Q:So, I keep hearing about a meltdown? What's that all about? Why is that bad?
A: Part of what keeps a nuclear plant contained and safe is the way the fuel rods (the individual housing units for the uranium inside of the reactor vessel) are made. Normally, the rods are covered by water in the reactor vessel, and when the fuel rods heat up, the water is boiled in a controlled manner, and steam is sent to the plant turbine to make electricity. When that normal flow of water stops, usually, the nuclear reaction is automatically stopped by insertion of "control rods" into the middle of four bundled fuel rods. However, heat generation remains. And even if the plant is shut down, cooling water must continue to flow to the reactor vessel to keep the fuel rods covered. If not, fuel rods start to overheat, and start to literally melt apart. It gets pretty hot.

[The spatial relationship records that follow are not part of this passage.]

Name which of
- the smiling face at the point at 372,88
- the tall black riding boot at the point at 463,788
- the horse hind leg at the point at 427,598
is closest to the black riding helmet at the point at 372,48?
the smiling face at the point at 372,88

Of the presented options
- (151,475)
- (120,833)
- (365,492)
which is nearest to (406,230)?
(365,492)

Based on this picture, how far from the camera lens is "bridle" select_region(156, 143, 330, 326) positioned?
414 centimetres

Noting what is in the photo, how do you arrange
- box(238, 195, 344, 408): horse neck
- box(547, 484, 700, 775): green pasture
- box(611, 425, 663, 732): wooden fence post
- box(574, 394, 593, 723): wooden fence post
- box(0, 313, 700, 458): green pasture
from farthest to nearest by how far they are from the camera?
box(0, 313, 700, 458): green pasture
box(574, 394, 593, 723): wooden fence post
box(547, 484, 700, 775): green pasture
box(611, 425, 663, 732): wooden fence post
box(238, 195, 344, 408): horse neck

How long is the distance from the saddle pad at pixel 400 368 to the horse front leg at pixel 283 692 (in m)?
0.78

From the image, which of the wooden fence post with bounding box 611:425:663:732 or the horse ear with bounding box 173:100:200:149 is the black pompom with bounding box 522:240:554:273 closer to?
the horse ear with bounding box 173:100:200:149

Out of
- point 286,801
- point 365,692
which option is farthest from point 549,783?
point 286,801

At least one of the Fukashima plants has apparently at least partially melted down. I won't get into the whys and wherefores right now, but there are certain "markers" (the detection of the element Cesium, for example) that would indicate fuel rod failure and meltdown.
Joanneleon has a good backgrounder here. But to answer the basic question, yeah, I do believe there's no question that at least a partial meltdown has occurred.
A: So, if you were speculating, what's the worst thing going on there right now?
Q: First, the fuel pools. No one in the media is asking about the conditions of the fuel pools. Bad stuff, toxic, toxic stuff, major releases of radioactivity possible. Second, is the plant actually shut down? I'm hearing reports of boron injection being used. This is a last resort. If the boron injection system is being used, it means the plant has experienced an Anticipated Transient Without Scram (ATWS) event - in layman's terms, one or more of the control rods did not insert when the plant shutdown was triggered during / after the earthquake. Boron (which absorbs neutrons produced by the fuel rods) is the nuclear reaction moderator of last resort in a BWR. Basically, if the boron injection system is used, the plant will never operate again under any circumstances. But again, the primary question is: is this plant actually shut down?
Alrighty, then, it's late, I'm extremely tired, and going to bed. Unfortunately, I can't stick around to answer questions right now, but will do my best to respond to some in the morning, and perhaps update with some more info. Hopefully, there are some other nuclear folks here who can field questions in my absence.